Scene-based reasoning records
--

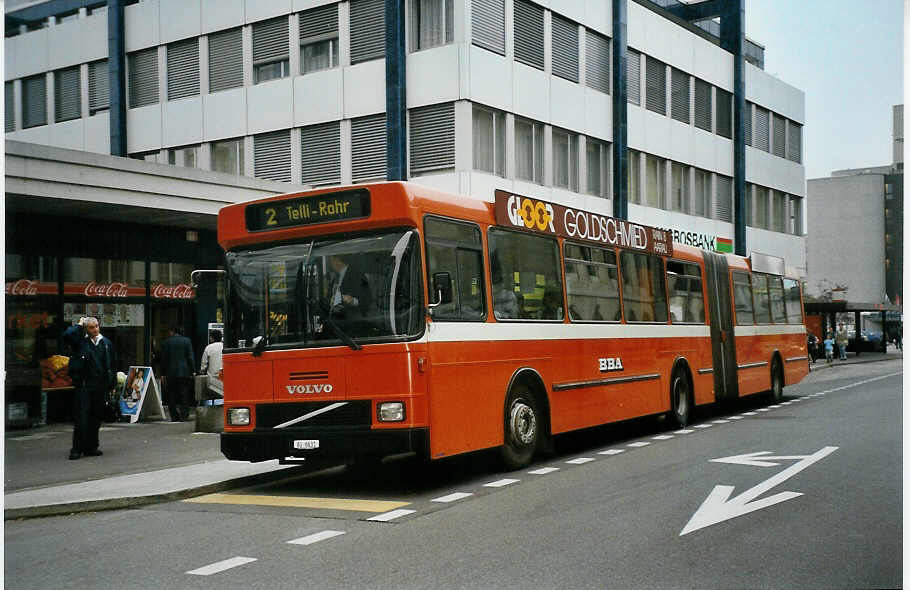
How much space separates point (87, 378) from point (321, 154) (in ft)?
51.1

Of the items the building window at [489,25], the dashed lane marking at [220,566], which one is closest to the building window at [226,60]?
the building window at [489,25]

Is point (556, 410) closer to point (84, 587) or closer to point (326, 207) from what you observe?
point (326, 207)

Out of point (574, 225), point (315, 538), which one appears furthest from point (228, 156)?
point (315, 538)

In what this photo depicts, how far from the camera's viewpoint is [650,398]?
15.8m

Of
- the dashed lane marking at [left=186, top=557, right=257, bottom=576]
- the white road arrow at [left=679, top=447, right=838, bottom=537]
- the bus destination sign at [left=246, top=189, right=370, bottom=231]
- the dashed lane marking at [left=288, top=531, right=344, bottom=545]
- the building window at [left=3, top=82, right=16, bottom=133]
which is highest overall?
the building window at [left=3, top=82, right=16, bottom=133]

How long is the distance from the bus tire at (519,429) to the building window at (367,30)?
1700 centimetres

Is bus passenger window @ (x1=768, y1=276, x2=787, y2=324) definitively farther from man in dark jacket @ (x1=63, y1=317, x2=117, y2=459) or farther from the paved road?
man in dark jacket @ (x1=63, y1=317, x2=117, y2=459)

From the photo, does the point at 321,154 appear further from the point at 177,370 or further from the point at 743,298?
the point at 743,298

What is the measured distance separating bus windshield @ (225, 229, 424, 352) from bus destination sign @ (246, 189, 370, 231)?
22 cm

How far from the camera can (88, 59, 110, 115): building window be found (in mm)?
33312

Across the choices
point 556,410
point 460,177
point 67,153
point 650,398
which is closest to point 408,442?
point 556,410

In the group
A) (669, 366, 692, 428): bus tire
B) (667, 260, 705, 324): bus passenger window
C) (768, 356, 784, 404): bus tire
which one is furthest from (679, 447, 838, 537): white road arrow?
(768, 356, 784, 404): bus tire

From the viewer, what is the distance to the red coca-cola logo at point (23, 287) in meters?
18.8

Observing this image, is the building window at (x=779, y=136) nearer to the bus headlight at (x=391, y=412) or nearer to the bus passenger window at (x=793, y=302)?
the bus passenger window at (x=793, y=302)
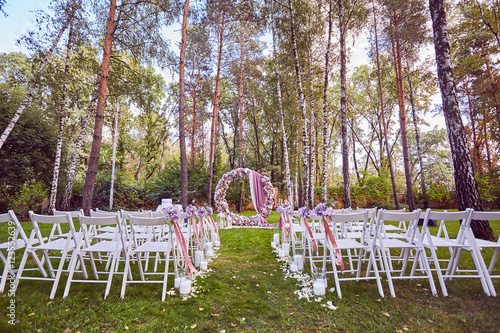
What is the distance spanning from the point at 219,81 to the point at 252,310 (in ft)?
42.1

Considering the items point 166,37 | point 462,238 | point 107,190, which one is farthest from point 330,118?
point 462,238

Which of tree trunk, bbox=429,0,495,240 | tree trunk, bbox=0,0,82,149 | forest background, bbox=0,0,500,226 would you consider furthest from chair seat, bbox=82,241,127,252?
tree trunk, bbox=0,0,82,149

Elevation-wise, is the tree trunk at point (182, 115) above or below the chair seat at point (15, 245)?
above

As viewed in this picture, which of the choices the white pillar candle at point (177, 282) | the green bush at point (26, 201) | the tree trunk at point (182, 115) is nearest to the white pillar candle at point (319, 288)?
the white pillar candle at point (177, 282)

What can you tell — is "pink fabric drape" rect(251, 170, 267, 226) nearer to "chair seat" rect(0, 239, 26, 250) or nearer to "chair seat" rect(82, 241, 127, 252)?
"chair seat" rect(82, 241, 127, 252)

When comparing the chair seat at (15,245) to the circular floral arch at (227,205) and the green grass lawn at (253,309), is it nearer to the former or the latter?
the green grass lawn at (253,309)

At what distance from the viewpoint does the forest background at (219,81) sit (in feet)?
25.5

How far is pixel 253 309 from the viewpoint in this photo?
258 centimetres

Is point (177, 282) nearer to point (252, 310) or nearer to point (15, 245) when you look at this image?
point (252, 310)

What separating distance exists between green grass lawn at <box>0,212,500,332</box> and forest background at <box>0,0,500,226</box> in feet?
14.0

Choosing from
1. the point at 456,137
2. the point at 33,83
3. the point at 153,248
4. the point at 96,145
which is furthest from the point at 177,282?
the point at 33,83

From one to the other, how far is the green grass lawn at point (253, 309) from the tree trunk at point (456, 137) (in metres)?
1.86

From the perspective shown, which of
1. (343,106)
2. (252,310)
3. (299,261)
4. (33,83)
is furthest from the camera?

--

**EXERCISE DIRECTIONS:**
Repeat only the stretch of lines that opens with the line containing "When comparing the" and closes with the final line of the entries, both included, exactly as written.

**SOLVED EXERCISE:**
When comparing the chair seat at (15,245) to the circular floral arch at (227,205) and the green grass lawn at (253,309), is it nearer to the former or the latter?
the green grass lawn at (253,309)

At what distance from the viewpoint does the forest background at (219,81) sit (in feet)?
25.5

How far is pixel 253 309 from the viewpoint in this photo?
258 centimetres

Is point (177, 282) nearer to point (252, 310) or nearer to point (15, 245) when you look at this image?
point (252, 310)

What separating distance exists between green grass lawn at <box>0,212,500,332</box> and forest background at <box>0,0,500,226</box> in feet?
14.0

Choosing from
1. the point at 456,137
2. the point at 33,83
3. the point at 153,248
4. the point at 96,145
which is furthest from the point at 177,282?
the point at 33,83

From one to the other, how far is the green grass lawn at point (253, 309) from the tree trunk at point (456, 137) (in metres)?
1.86

From the perspective shown, which of
1. (343,106)
2. (252,310)
3. (299,261)
4. (33,83)
is furthest from the camera?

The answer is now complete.